> Directions for this task
Identify and pull out each line of the entries in which "haplogroups" occurs.

Saved data entries
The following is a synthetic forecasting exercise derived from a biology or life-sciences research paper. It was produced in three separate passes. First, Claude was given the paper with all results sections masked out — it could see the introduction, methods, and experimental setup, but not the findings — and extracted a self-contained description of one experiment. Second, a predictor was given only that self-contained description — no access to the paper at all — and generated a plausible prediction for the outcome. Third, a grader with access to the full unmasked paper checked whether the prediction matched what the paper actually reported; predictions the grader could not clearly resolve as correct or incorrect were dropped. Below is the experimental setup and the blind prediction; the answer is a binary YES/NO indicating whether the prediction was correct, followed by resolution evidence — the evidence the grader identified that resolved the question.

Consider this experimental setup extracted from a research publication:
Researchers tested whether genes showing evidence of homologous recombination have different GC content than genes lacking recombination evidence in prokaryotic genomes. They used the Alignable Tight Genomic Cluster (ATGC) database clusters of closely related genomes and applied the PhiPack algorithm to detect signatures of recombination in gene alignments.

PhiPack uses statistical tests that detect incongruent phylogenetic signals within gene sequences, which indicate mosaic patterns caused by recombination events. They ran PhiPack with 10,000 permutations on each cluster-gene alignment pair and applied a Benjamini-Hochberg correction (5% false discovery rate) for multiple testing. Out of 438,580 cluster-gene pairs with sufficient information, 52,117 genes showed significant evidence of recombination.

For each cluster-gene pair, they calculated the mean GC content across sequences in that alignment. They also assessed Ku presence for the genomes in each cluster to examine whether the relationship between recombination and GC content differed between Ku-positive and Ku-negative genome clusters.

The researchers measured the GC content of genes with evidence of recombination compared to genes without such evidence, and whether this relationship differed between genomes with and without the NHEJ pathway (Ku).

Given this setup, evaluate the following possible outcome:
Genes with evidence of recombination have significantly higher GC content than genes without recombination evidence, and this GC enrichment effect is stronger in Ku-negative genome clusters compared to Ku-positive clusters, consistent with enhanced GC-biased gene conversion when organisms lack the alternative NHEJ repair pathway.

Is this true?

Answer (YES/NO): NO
* * *
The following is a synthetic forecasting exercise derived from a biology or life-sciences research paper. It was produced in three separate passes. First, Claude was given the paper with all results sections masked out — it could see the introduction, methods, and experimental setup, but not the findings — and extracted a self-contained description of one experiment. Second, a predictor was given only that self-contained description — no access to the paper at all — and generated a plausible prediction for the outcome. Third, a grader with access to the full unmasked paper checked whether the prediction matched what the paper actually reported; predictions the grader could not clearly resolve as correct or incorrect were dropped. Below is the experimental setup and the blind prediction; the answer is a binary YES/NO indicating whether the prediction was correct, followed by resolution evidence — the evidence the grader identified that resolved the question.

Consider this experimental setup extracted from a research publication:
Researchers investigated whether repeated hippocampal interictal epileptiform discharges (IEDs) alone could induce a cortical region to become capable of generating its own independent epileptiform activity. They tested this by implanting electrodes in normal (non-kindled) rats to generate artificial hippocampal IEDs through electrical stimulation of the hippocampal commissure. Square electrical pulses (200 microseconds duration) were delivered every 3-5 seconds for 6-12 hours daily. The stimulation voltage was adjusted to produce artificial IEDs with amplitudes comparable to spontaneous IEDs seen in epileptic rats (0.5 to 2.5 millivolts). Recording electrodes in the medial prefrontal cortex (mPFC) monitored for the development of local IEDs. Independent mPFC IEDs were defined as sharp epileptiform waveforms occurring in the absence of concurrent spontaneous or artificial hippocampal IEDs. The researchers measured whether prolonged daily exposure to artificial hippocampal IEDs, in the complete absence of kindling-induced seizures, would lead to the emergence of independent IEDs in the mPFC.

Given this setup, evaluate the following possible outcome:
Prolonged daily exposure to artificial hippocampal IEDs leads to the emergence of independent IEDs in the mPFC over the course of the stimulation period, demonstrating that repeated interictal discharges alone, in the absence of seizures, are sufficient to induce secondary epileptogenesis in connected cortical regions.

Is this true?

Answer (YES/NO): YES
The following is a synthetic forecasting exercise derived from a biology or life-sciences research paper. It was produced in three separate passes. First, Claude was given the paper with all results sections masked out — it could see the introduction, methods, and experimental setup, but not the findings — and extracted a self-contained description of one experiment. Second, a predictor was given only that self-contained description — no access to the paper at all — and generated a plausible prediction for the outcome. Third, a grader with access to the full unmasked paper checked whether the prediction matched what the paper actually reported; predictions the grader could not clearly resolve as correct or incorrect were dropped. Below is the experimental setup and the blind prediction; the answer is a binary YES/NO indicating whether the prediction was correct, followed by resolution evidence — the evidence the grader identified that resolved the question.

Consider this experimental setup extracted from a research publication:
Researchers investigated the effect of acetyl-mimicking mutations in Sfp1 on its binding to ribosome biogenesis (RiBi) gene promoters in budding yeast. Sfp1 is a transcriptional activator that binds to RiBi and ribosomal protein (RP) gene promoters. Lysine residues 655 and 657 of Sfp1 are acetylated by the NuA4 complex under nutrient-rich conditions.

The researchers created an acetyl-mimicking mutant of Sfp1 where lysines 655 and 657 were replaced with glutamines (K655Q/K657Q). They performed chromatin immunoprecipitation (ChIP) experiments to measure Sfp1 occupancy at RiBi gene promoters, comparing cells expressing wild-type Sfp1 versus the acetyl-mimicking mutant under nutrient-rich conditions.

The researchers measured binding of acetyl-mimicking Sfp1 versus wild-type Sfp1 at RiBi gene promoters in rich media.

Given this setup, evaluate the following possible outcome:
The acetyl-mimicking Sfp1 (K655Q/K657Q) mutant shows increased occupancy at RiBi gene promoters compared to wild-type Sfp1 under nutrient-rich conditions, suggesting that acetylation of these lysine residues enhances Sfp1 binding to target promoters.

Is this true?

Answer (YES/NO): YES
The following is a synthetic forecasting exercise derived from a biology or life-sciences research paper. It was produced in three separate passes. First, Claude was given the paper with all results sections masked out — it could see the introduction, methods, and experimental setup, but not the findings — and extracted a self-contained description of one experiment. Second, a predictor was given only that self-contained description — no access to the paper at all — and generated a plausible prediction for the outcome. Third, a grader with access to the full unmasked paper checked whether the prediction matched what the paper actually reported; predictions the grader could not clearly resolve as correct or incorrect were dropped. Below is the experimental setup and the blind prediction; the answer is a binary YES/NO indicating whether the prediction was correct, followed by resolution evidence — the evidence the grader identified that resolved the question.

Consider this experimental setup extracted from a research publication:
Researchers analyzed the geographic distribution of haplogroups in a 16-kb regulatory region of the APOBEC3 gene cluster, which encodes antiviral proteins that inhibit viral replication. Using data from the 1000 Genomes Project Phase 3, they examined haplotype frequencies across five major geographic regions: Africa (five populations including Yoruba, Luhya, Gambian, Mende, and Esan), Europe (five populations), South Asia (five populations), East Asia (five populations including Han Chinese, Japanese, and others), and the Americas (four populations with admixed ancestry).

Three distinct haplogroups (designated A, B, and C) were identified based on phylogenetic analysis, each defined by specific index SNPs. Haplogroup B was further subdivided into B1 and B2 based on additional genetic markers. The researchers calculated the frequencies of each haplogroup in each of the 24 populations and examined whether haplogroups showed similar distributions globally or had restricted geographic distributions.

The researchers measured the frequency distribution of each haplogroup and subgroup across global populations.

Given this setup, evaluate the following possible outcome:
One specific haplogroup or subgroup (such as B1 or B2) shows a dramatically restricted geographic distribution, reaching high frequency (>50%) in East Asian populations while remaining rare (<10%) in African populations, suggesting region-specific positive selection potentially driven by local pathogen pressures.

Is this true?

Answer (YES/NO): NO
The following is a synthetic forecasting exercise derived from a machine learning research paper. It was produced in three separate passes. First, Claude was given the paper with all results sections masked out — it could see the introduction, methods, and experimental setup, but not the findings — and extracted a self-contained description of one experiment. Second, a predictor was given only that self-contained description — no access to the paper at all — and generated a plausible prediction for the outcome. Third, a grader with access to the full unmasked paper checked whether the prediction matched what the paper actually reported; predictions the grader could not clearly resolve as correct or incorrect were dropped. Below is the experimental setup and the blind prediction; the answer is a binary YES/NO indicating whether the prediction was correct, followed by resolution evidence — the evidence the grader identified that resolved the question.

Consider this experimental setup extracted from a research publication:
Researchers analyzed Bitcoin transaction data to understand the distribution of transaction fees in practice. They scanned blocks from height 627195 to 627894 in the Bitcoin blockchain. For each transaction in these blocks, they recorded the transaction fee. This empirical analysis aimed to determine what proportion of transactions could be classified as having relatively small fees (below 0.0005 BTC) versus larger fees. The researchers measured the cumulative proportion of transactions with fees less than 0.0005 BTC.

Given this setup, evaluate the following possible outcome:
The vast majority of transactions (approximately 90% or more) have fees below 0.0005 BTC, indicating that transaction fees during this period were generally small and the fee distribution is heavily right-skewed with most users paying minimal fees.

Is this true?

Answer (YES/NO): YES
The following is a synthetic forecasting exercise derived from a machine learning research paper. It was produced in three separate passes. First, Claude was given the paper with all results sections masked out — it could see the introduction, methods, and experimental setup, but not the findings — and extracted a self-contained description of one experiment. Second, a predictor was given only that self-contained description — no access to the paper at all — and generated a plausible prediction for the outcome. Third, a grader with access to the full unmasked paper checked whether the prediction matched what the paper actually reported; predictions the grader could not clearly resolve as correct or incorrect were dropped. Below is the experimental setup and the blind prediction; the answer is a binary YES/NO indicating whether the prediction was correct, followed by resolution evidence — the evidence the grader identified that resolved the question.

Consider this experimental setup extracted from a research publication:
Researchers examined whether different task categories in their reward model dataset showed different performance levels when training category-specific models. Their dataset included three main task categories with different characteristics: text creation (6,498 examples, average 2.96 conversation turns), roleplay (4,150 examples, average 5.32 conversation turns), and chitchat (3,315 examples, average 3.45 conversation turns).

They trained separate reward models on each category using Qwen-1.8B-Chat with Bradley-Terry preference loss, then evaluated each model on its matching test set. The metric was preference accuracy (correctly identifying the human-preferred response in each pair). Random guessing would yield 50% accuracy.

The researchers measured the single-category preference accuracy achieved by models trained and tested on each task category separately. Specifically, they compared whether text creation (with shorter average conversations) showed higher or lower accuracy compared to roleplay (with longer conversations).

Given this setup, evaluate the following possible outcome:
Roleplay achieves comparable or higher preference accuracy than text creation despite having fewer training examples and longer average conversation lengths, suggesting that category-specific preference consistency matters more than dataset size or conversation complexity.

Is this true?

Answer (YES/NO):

> Result for this task
Researchers analyzed the geographic distribution of haplogroups in a 16-kb regulatory region of the APOBEC3 gene cluster, which encodes antiviral proteins that inhibit viral replication. Using data from the 1000 Genomes Project Phase 3, they examined haplotype frequencies across five major geographic regions: Africa (five populations including Yoruba, Luhya, Gambian, Mende, and Esan), Europe (five populations), South Asia (five populations), East Asia (five populations including Han Chinese, Japanese, and others), and the Americas (four populations with admixed ancestry).
Three distinct haplogroups (designated A, B, and C) were identified based on phylogenetic analysis, each defined by specific index SNPs. Haplogroup B was further subdivided into B1 and B2 based on additional genetic markers. The researchers calculated the frequencies of each haplogroup in each of the 24 populations and examined whether haplogroups showed similar distributions globally or had restricted geographic distributions.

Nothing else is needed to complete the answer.